[[ SOURCE DATA, beginning ]]

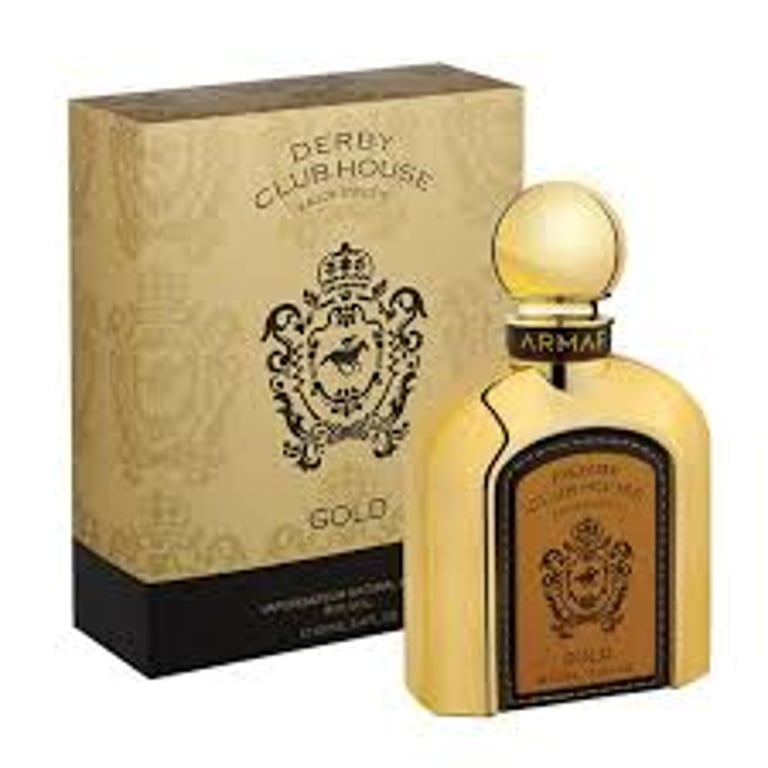 ARMAF DERBY CLUB HOUSE GOLD 3.4 EDP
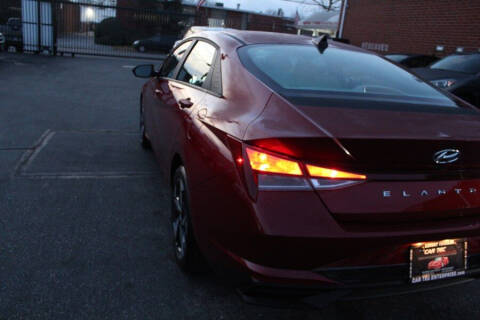 2023 Hyundai Elantra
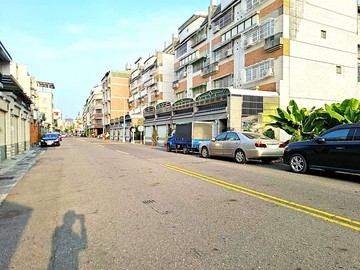 右昌德民捷運紫線l會增值的角窗建築用地｜高雄市楠梓區高昌段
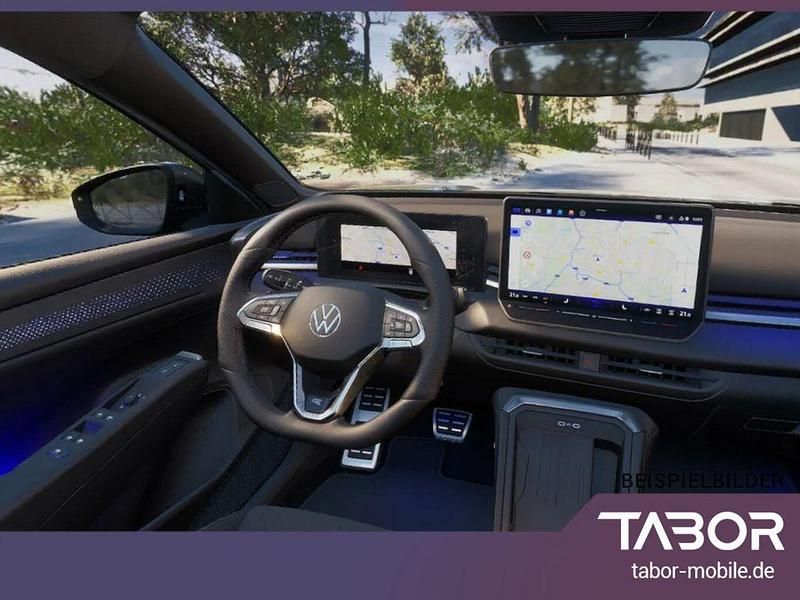 Neu VW T-Roc R-line 150 PS (110 kW) 2026 Grau SUV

[[ SOURCE DATA, end ]]

> TASK INSTRUCTIONS: Please write out the entire listing above exactly, but leave the pictures out.

> OUTPUT FOR THIS EXERCISE:
 ARMAF DERBY CLUB HOUSE GOLD 3.4 EDP
 2023 Hyundai Elantra
 右昌德民捷運紫線l會增值的角窗建築用地｜高雄市楠梓區高昌段
 Neu VW T-Roc R-line 150 PS (110 kW) 2026 Grau SUV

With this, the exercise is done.